- Requirements:
- a) Using the profile of Rituparna Neog, answer the following questions:
(i) What is the name of the organization Neog runs, and where is it based?
(ii) At which institution did Neog study before returning to her village in 2015?
(iii) What age does the profile give for Neog?
- b) Resume the profile of Rituparna Neog after its final sentence, continuing in the same style.

- Text excerpt:
╔══
This trans leader is teaching her village to reclaim social and cultural spaces
Twenty-nine-year-old Rituparna Neog, a trans leader and educator, has created a vibrant queer movement in rural Assam and made sure every child in her village has access to books.
Rituparna Neog’s relationship with the library is that of a best friend. Back in school, it was her refuge from queer phobic, bullying peers.
Today, it is where she’s fulfilling what she believes is the mission of her life.
Neog is a gender-rights activist, storyteller, and educator based out of Jorhat, Assam, where she runs Akam Foundation, an NGO that aims to build free community libraries for children and trains members from the rural LGBTQIA+ community to become crusaders of gender justice.
As a child, Neog says she never had to “come out”, but always wore her queer identity guilelessly—starting from the years of gender dysphoria to finally embracing her trans identity.
“My family, especially my mother, walked by my side through these years of struggle and self-discovery,” says Neog. “My family’s acceptance of who I am helped me immensely to stay true to myself outside of home too, including at school.”
But a socially conscious family doesn’t necessarily translate to a just society, as a young Neog saw how dominant caste Hindus in her village in Jorhat district discriminated against Adivasi children, and how her school teachers and students make a mockery of her queerness.
“My village has been so far behind the rest of the country that I am the only one from here to have gone to college,” says Neog, who returned to her village after studying at Tata Institute of Social Sciences, Guwahati, in 2015.
“I had no friends in school. The library became the sole place of possibilities for me. It is where I found books that inculcated empathy and dedication in me to build my own values. In many ways, these values reflect through my work with children today.”
╚══
- Excerpted records:
╔══
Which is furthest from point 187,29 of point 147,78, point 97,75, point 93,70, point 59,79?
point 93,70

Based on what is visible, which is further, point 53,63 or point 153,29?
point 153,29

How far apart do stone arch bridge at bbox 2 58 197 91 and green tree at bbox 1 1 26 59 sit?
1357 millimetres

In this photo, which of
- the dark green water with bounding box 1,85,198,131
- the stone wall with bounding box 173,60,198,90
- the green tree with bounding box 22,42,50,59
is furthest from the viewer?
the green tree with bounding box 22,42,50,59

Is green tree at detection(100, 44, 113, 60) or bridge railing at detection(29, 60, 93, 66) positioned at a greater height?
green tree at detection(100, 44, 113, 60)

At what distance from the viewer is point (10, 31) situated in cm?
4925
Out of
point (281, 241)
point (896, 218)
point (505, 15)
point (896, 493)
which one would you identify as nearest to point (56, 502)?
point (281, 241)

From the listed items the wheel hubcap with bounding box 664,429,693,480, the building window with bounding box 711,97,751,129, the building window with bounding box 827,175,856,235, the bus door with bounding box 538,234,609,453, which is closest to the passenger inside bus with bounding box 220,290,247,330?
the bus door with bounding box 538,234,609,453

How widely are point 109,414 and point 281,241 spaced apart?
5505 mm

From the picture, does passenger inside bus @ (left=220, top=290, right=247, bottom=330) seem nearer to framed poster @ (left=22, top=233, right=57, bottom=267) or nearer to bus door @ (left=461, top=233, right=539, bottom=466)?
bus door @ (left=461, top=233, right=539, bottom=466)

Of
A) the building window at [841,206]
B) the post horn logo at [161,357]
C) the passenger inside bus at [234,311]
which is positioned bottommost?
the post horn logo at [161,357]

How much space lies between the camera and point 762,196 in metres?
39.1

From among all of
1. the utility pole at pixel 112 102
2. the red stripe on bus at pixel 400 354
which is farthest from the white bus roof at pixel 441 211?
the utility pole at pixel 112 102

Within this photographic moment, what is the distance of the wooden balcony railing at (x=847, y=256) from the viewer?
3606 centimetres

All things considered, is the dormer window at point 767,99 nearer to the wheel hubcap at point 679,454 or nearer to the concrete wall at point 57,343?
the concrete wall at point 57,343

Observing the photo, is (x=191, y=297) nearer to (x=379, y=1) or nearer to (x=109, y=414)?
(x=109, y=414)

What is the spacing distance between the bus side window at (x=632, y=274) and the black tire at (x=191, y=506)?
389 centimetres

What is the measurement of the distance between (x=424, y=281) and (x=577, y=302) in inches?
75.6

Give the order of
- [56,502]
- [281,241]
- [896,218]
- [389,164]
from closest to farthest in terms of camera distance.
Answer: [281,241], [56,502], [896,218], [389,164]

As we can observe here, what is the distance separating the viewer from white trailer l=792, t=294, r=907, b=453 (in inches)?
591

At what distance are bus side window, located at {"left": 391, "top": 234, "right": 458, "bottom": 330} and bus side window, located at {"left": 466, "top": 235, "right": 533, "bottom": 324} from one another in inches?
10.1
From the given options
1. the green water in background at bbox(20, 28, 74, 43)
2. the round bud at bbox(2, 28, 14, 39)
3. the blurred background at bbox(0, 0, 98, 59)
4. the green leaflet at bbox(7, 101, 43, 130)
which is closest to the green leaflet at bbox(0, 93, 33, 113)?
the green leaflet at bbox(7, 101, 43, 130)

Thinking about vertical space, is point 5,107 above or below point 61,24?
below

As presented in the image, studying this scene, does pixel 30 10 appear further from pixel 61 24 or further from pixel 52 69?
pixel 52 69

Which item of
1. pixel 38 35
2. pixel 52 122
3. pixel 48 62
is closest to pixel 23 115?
╚══
- Answers in order:
- a)
(i) Akam Foundation, based out of Jorhat, Assam.
(ii) Tata Institute of Social Sciences, Guwahati.
(iii) Twenty-nine.

- b)
A book for every child
In 2020, Neog started a hybrid storytelling project for children called Kitape Katha Koi (translating to ‘books speak’). The free community library helps close to 100 children from nearby villages and a tea estate access and read Assamese, Hindi, and English books.
“Our vision under Kitape Katha Koi is to create community-owned free libraries, which can act as an agent of change in the local community, and make reading accessible to every child. The Right to Education starts with the Right to Books,” says Neog, who has also been organising pop-up libraries in public parks, colleges, university campuses, and housing societies.
The Kitape Katha Koi community is a part of The Free Libraries Network (FLN) India and South Asia—a platform to connect free libraries and library movements. They regularly organise discussions for children with queer leaders, writers, and scholars such as Shamim Nasrin, Sahitya Academy Award Winner for Children's Literature, writer journalist Ratna Bharali Talukdar, and LGBTQIA+ leader Milin Dutta.
Their continued efforts in this area led to the launch of Chandraprabha Saikiani Feminist Library and Resource Centre in Dibrugarh, Assam, last year, opening up sections of books dedicated for children, young adults, and adults. Its collection is curated around diverse themes of gender, sexuality, ability, mental health, climate justice, feminism, and minority rights.
Mobilising queer youth from villages
In April 2021, Neog started Drishti Queer Collective, a meetup space for LGBTQIA+ people from villages and small towns in Jorhat, with the idea of enabling discussions around equality and social justice.
“While the LGBTQIA+ movement in Assam started gaining popularity around a decade ago, it remained centred on Guwahati. I, for instance, did not know about the global LGBTQIA+ movement until I was in college. There was a need for the movement to reach small towns and rural communities of Assam,” says Neog.
Drishti was born at the first Pride meetup organised by community members in Jorhat on April 16, 2021. More than 70 people from villages and small towns joined this gathering, which also proved to Neog that there was a need for community effort like this one.
Today, Drishti—with a core group of 15 people—has become a meetup space for queer members to learn, debate, and understand gender-sexuality, patriarchy, rights, and sexual and mental health. Workshops on gender and sexuality are held with teachers, NGO workers, and university students in the Assamese language.
So far, 150 people from across these spaces have attended Drishti’s workshops. Members of the collective have taken the responsibility of hosting Pride Walks in Jorhat, Dibrugarh, and Sibasagar in Assam. More than 500 people participated in the Dibrugarh Pride Walk that took place in June last year.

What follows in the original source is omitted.